Tuesday, June 23, 2026
The faction at the gate
NPR reports that an analysis of more than a thousand endorsements over roughly a decade reveals a striking pattern: the president now intervenes earlier in primary races and increasingly in contests already regarded as safe for his party. The story is not merely about one politician's influence. It is about what happens when a single actor acquires durable control over who may compete for office in the first place.
In Federalist No. 10, I argued that the great danger in republican government is not faction itself — faction is inseparable from liberty — but rather a faction that grows large enough and organized enough to become a permanent majority. The remedy I urged was the extended republic: a large and diverse nation in which so many competing interests exist that no single one can long dominate. That remedy operates at the level of the general election. It does not reach inside a party's nominating process, which is a private arrangement, not a creature of the Constitution. And that is precisely where the difficulty now presents itself.

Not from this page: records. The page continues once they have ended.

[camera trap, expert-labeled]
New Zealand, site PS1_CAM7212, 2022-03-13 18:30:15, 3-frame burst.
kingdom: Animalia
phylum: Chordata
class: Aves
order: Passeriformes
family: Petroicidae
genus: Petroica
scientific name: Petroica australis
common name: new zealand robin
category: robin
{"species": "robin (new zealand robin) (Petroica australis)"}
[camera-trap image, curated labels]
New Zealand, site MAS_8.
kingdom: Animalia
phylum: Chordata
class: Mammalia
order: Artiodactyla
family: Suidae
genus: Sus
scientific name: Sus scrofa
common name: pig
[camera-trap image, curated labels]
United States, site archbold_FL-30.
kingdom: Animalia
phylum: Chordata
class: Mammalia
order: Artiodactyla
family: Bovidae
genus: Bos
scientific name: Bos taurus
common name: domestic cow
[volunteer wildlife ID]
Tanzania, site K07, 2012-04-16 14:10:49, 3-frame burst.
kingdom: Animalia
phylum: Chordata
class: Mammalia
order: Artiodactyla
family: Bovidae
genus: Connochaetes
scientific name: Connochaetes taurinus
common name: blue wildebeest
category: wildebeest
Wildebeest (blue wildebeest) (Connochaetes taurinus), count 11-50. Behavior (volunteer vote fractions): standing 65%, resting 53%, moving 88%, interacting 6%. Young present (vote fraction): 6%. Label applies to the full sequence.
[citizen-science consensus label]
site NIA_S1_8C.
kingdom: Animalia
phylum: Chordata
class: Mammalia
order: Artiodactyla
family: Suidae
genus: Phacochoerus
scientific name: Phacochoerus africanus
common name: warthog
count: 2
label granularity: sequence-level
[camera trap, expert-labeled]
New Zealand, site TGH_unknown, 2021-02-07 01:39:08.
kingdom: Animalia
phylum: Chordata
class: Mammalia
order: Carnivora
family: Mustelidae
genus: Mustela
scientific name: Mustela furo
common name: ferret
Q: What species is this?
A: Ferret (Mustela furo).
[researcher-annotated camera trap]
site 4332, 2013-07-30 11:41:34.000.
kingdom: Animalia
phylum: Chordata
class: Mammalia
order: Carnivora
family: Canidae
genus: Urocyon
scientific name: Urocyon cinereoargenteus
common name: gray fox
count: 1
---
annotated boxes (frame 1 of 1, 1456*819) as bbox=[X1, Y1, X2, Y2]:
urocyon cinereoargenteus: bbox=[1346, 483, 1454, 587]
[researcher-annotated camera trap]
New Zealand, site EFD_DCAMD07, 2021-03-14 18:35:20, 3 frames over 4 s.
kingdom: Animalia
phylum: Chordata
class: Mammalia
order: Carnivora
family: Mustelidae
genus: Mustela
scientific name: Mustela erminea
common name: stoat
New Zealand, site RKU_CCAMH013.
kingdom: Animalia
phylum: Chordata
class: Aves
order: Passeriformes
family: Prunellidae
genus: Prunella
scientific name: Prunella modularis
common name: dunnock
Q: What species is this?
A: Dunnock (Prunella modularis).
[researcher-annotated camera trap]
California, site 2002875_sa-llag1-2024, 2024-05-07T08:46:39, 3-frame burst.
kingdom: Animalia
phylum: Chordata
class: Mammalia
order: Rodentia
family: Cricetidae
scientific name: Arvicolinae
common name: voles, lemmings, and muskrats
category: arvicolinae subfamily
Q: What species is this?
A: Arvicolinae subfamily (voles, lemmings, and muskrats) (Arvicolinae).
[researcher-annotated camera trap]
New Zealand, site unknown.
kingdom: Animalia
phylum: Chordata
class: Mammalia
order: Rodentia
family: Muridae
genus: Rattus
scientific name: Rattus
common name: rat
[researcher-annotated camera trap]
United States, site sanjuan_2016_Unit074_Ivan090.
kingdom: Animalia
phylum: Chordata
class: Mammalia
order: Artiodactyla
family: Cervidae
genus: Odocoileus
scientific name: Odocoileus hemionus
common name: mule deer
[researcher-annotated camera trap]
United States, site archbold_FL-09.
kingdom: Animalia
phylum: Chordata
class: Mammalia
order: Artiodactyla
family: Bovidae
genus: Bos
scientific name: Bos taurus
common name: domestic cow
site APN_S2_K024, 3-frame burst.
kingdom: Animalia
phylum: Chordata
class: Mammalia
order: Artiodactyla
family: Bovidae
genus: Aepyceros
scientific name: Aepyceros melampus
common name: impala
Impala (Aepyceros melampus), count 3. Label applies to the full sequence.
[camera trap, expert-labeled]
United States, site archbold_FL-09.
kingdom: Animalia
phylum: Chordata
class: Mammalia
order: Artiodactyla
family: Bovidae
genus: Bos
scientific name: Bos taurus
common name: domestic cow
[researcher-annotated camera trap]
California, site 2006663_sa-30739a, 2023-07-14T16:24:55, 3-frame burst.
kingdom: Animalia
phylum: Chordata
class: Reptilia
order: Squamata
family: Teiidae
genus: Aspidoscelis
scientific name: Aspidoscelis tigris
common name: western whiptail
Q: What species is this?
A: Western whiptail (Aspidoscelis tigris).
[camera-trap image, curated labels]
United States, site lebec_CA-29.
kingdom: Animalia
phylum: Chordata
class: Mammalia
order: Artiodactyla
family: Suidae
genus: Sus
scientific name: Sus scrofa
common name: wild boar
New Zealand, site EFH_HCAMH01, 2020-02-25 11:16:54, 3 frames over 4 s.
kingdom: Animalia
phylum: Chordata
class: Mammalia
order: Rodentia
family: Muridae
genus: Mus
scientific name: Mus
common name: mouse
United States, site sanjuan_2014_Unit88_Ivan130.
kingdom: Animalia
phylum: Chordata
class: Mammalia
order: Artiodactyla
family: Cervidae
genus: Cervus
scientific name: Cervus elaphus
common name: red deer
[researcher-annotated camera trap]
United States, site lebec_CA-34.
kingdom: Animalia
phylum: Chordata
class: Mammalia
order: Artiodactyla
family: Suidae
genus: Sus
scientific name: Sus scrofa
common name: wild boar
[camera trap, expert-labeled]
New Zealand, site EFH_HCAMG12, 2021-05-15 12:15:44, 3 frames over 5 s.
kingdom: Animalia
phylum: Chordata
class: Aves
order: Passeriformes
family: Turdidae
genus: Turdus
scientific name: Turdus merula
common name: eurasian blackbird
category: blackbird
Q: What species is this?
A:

If the general election is to function as the balancing mechanism the framers anticipated, it requires genuine competition at the primary stage. When one person's approval becomes the effective credential for nomination across a thousand races — House, Senate, and governor alike, per NPR — the diversity of the slate offered to voters at the general election narrows before they ever cast a ballot. The extended republic assumes that representatives arrive with genuinely varied attachments. A uniform slate, whatever its nominal geography, is a structural contraction, not an extension, of the sphere of representation.
I should be careful here. A private political party organizing its own selections is not a government actor; no article or section of the Constitution directly governs how it chooses candidates. This is not a First Amendment violation; it is, if anything, an exercise of First Amendment association. But constitutional design does not operate only through legal prohibition. It operates through the incentives and countervailing powers that the whole structure creates. When those countervailing powers atrophy — when legislators calculate that survival depends on a single endorsement rather than on the independent judgment of their constituents — the structural balance weakens regardless of what the text formally permits.
The question I would press on NPR's finding is this: are the legislators who receive these endorsements arriving in office with an independent political base, capable of exercising the kind of institutional loyalty to their branch that Federalist No. 51 requires? Or do they arrive with a loyalty that runs upward to the endorser rather than outward to their constituents and inward to their chamber? If the latter, the separation of powers loses its human engine. Ambition must be made to counteract ambition — but ambition that has been pre-sorted at the primary gate is no longer truly independent.
I mark this as inference, not recollection: NPR's lead describes the pattern of endorsements; it does not directly measure the subsequent legislative independence of those endorsed. That is the question worth investigating. A republic survives factions by multiplying them, not by extinguishing them, and certainly not by running them all through a single approval. The mechanism matters more than the motive of any individual actor within it.